I have been searching a looot about it, apologies if I have missed a solution.
I am trying to do a paired analysis in DESeq2, meaning having a paired samples design.
I have a dataset with two groups (which is my batch), each group has uneven number of subjects, and each subject can only be in one of the groups and have one or two samples (so one or both conditions). Note that my counts are estimated with kallisto. Just a toy example of how my colData look like:
sample batch condition subject 1 sample1 1 A S1 2 sample2 1 B S1 3 sample3 1 A S2 4 sample4 1 B S2 5 sample5 1 A S3 6 sample6 1 B S3 7 sample7 1 A S4 8 sample8 1 B S4 9 sample9 1 A S5 10 sample10 1 B S5 11 sample11 2 A S6 12 sample12 2 B S6 13 sample13 2 A S7 14 sample14 2 B S7 15 sample15 2 A S8
In this example, batch == 1 has 5 subjects with both conditions per subject, while batch == 2 has 3 subjects, one of which has only one condition. I simplified with keeping balanced paired samples with respect to the condition, so I filtered out sample15.

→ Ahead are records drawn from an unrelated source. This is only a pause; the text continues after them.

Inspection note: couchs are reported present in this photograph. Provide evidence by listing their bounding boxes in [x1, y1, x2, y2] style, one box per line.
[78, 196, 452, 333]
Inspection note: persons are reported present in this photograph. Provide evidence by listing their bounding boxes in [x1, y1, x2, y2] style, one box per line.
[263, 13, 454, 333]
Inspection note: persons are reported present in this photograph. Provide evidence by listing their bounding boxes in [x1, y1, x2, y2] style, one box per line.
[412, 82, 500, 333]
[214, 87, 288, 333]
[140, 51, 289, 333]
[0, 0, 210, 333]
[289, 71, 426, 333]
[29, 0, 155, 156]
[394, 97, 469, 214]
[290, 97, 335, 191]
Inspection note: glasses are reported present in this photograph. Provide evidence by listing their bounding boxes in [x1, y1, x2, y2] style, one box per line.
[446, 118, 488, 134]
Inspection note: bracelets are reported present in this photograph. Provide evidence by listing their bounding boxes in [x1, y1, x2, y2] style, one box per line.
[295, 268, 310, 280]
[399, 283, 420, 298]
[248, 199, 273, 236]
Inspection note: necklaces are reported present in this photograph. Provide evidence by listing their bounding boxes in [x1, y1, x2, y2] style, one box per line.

My goal is to test the condition effect while controlling for subject effects.
So initially I thought my model would be ~ batch + subject + condition. And the resultName I would look at to see the condition effect (while having controlled for batch and subject effects) is the 'condition_B_vs_A'. This model design leads to the "Model matrix not full rank" error.
dds = DESeqDataSetFromMatrix(countData = counts.mat, colData = sample.summary.balanced, design = ~ batch + subject + condition) dds <- DESeq(dds) Error in checkFullRank(modelMatrix) : the model matrix is not full rank, so the model cannot be fit as specified. One or more variables or interaction terms in the design formula are linear combinations of the others and must be removed.

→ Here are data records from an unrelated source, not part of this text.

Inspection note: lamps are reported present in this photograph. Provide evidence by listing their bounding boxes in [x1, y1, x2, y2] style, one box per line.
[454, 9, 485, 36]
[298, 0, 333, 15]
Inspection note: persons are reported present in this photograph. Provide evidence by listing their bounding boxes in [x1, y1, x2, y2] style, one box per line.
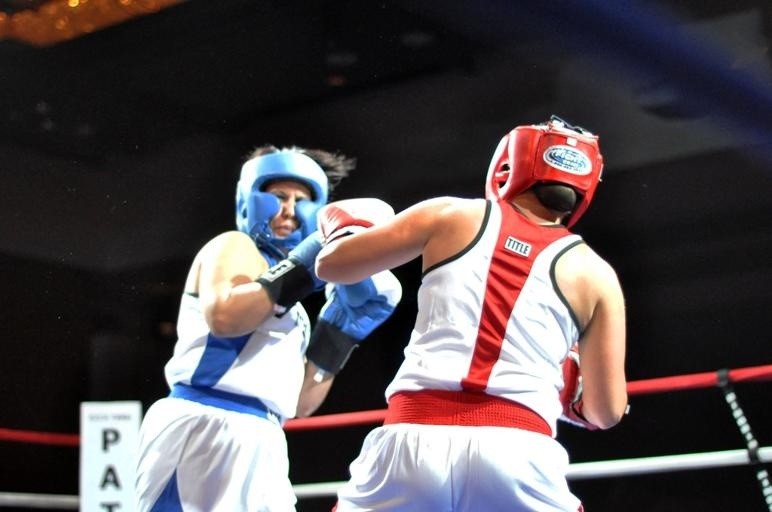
[126, 142, 403, 512]
[315, 116, 628, 512]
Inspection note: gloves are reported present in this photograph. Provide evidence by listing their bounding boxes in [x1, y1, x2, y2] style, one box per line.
[308, 269, 402, 372]
[256, 196, 397, 319]
[559, 342, 598, 431]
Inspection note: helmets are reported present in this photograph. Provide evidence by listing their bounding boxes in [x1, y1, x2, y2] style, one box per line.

The problem is the linearity of batch and subject. The examples of linearity in the vignette do not exactly match the case here to my understanding.

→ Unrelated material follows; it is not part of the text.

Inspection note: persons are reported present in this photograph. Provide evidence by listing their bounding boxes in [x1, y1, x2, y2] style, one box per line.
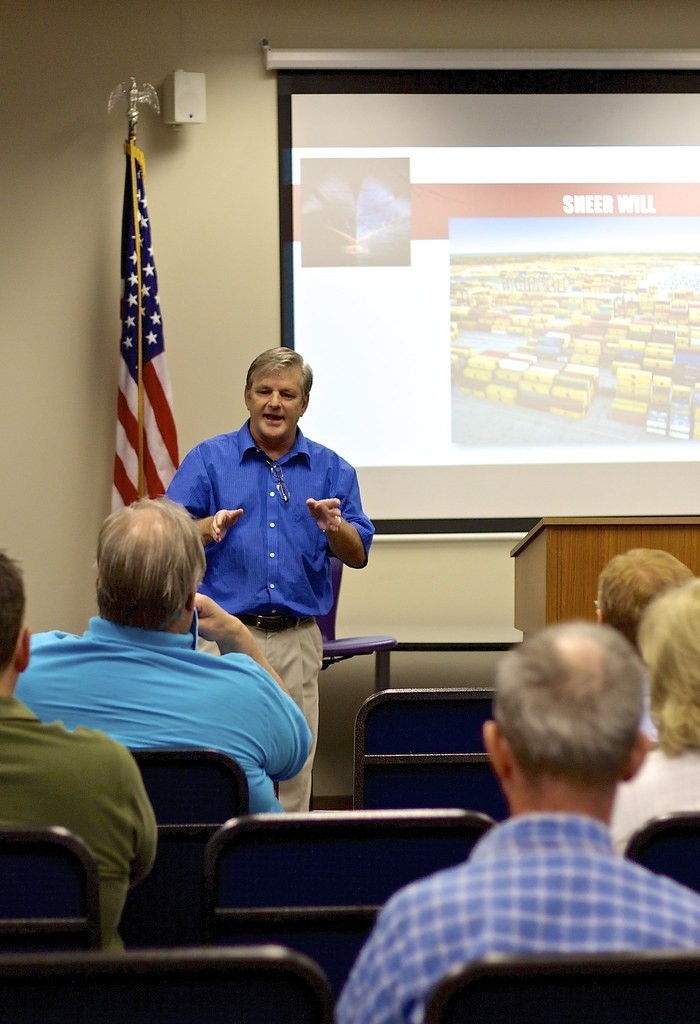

While I have tried a few thoughts motivated of some conversations here (like my last resort was applying batch correction first, converting to positive integers and then run DESeq2 with ~ subject + condition, which gave zero DEGs), nothing I have tried works.
By the way, if I don't do a paired design and just have ~batch+condition the model works nicely. But I would like to take advantage of the fact that I have both conditions per subject.
Any insight would be greatly appreciated!